Hi Simon,

On Thu, May 7, 2009 at 11:44 AM,  <[email protected]> wrote:
> I'm quite interested in how a commercial gateway/bulk sms provider works.

>From a technical point of view, you  make an agreement with some
mobile provider to give you direct SMPP connection with the SMSC and
than you will use SMPP client like Kannel or some other, to send
messages. The provider will configure
the SMSC connection the way you will agree, enable you
sending/receiving messages to some particular
countries, short codes and give you throughput of X messages per second.
The components you need are database with phone numbers and messages,
a program which will read the database
and send requests to the SMPP client and a SMPP client which will be
connected to the provider's SMSC.

>From commercial point of view, you have to send huge amount of
messages per day/month to insure that you'll
get lower price per sent sms or you can make an agreement with the
provider for revenue sharing.

> Is there any literature available on the internet or as a book ?

I would suggest you to read
How to Build an SMS Service by Brian Retford, Jordan Schwartz
The book covers the basics of SMS, possible services and their implementation.
Here is a link to the book:
http://books.google.com/books?id=9qI_nY52tDQC&pg=PA1&dq=How+to+Build+an+SMS+Service&ei=LMMCSprUI4LszATH1PCpBg#PPT4,M1

If the link doesn't work go to http://books.google.com and search for
the book ;)

> I guess there's no easy way to use ones own smsc as message centre ? Maybe a 
> free sim card or anything similar ?

No, there isn't.
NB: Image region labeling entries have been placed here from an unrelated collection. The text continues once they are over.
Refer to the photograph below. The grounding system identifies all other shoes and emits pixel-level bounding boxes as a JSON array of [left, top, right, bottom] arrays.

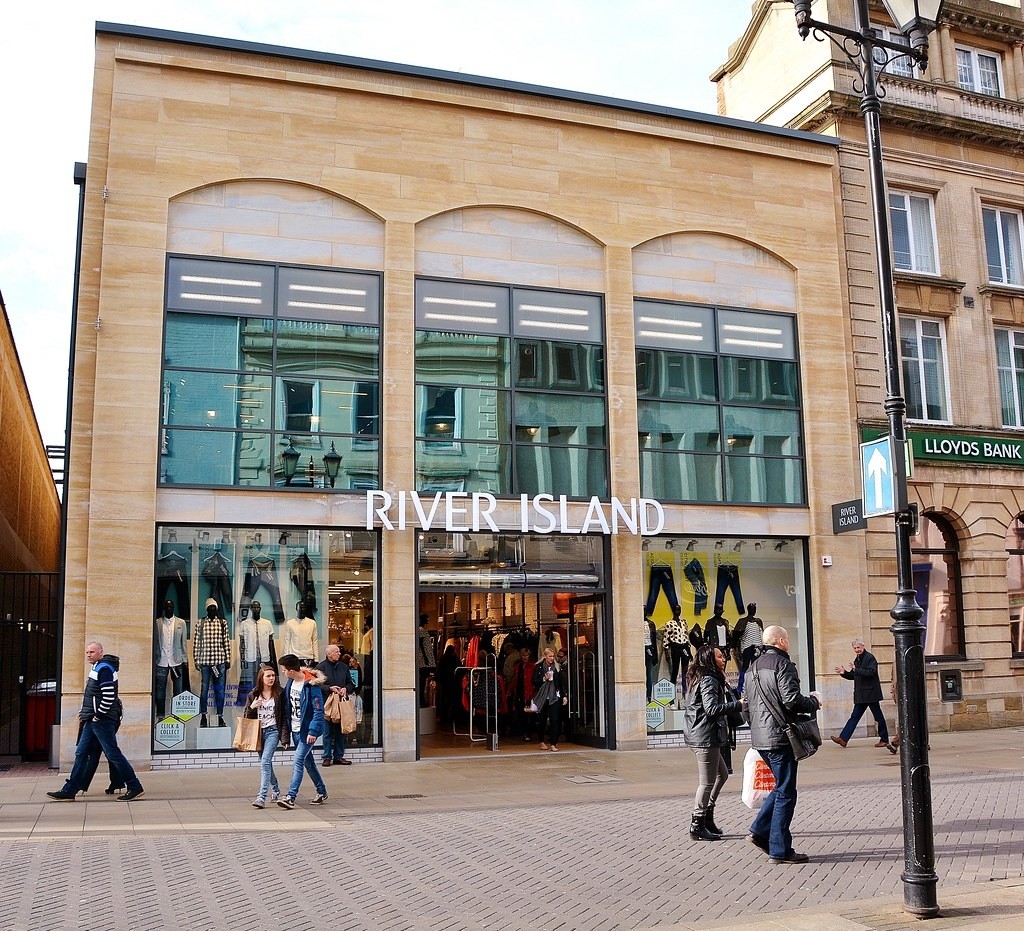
[[538, 742, 548, 750], [887, 743, 897, 754], [875, 742, 889, 747], [219, 717, 226, 727], [201, 719, 207, 727], [551, 745, 558, 752], [524, 734, 531, 742], [831, 735, 847, 747]]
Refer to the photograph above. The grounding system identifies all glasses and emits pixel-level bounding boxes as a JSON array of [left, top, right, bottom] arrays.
[[556, 655, 565, 658]]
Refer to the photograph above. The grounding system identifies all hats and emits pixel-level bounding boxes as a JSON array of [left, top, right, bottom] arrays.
[[206, 598, 218, 610]]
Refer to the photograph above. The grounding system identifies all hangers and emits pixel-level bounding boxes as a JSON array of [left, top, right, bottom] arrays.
[[247, 551, 275, 566], [204, 550, 231, 563], [291, 553, 317, 565], [718, 557, 739, 568], [685, 555, 704, 568], [651, 557, 671, 567], [452, 625, 553, 636], [160, 548, 189, 562]]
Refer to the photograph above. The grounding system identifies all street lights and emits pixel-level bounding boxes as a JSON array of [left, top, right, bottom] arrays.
[[794, 0, 942, 916]]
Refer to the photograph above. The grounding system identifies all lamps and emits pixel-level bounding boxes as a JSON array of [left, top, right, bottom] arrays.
[[641, 538, 789, 553], [168, 528, 321, 547]]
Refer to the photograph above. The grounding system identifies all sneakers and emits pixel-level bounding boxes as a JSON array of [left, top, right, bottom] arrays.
[[746, 832, 769, 854], [769, 852, 809, 864], [116, 787, 145, 801], [270, 792, 280, 802], [46, 791, 74, 801], [252, 797, 266, 809], [277, 795, 294, 809], [310, 793, 328, 805]]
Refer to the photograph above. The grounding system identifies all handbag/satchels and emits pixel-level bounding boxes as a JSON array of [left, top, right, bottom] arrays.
[[324, 692, 357, 734], [783, 717, 823, 760], [742, 748, 777, 810], [233, 714, 262, 752]]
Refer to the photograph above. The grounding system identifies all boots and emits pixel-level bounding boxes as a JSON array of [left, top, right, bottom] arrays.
[[690, 814, 721, 841], [705, 806, 723, 834]]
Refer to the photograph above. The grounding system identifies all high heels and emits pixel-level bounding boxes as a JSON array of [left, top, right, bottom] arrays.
[[105, 786, 121, 794], [76, 789, 85, 795]]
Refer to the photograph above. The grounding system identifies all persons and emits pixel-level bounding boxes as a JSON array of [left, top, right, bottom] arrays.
[[285, 601, 319, 668], [435, 645, 571, 752], [193, 598, 231, 726], [643, 604, 659, 703], [663, 605, 693, 710], [743, 626, 822, 863], [46, 642, 146, 801], [317, 645, 354, 766], [243, 667, 290, 809], [277, 654, 328, 808], [703, 604, 731, 673], [884, 662, 930, 754], [830, 640, 889, 747], [342, 654, 362, 691], [552, 593, 577, 619], [733, 603, 764, 697], [154, 601, 188, 722], [682, 646, 744, 840], [239, 601, 277, 695], [419, 615, 435, 707]]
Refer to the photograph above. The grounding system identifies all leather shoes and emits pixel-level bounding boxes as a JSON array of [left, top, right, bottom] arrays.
[[322, 759, 330, 766], [333, 758, 351, 765]]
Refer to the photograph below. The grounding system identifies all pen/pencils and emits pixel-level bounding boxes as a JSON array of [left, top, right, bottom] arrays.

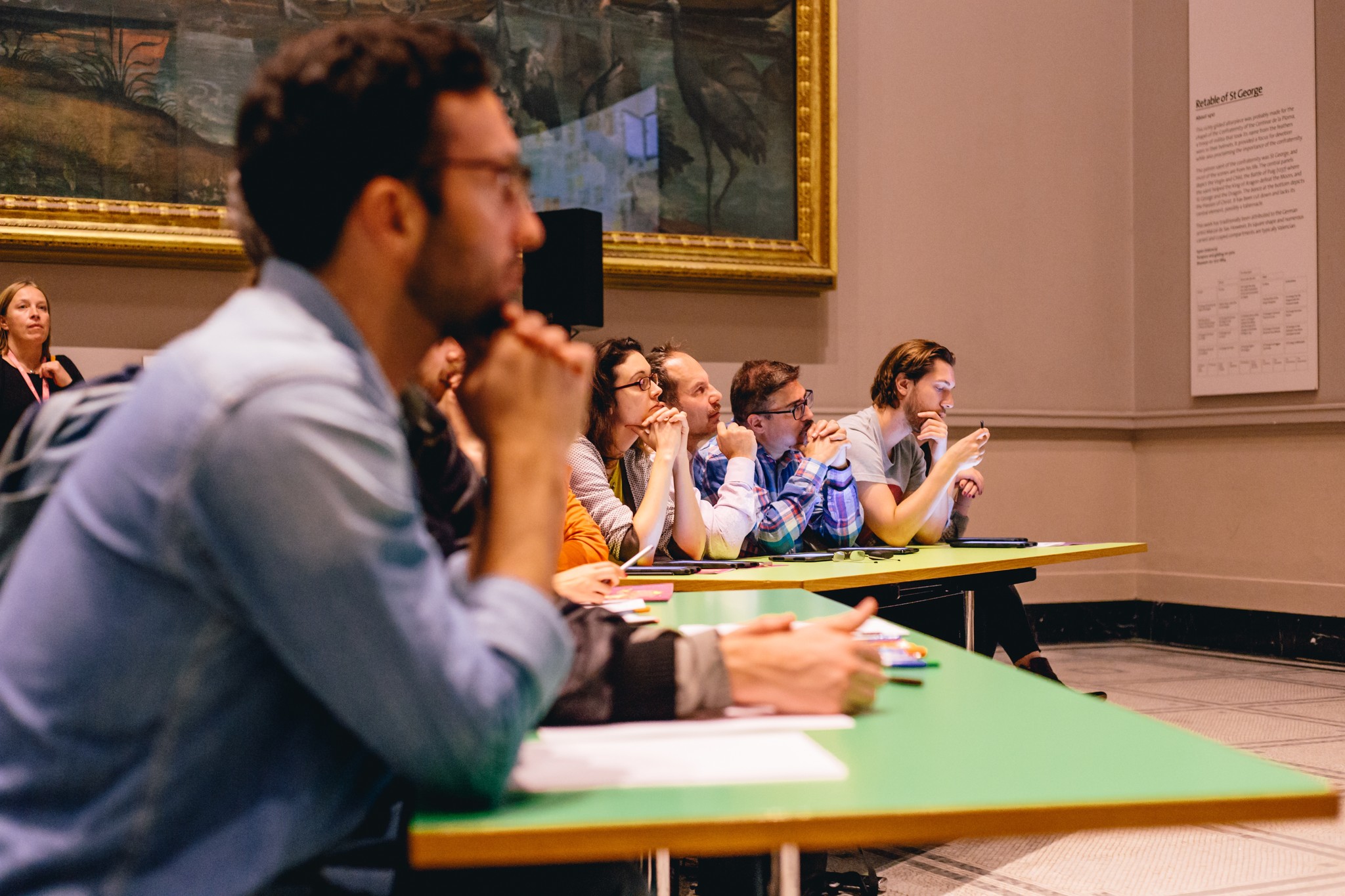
[[890, 677, 922, 685], [981, 420, 984, 428], [617, 605, 652, 616], [892, 661, 940, 669]]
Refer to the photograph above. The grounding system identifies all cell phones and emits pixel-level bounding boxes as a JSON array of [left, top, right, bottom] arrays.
[[945, 536, 1028, 543], [949, 541, 1038, 548], [827, 547, 919, 555], [653, 559, 759, 569], [768, 552, 835, 562], [628, 565, 701, 575]]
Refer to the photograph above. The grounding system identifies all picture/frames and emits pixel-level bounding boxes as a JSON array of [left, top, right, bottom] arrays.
[[0, 0, 839, 294]]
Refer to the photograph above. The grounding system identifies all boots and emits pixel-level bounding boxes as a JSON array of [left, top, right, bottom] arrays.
[[1019, 657, 1107, 701]]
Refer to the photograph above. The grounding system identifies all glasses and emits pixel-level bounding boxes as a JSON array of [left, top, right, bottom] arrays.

It costs a lot (usually thousands or millions
dollars) and the you have to make agreements for interconnection
with other providers, which means becoming a provider ;)

There is no such thing as free SIM, the only thing you can get is some
privileged tariff plan with which won't pay a lot
per sent SMS, but again you have to send large number of messages.
The other problem is that you'll be in a queue with the other
subscribers which means slower delivery and your sending message queue
on the SMSC side is limited to 10-15 or so messages, which means that
if you send the messages fast some messages will be dropped.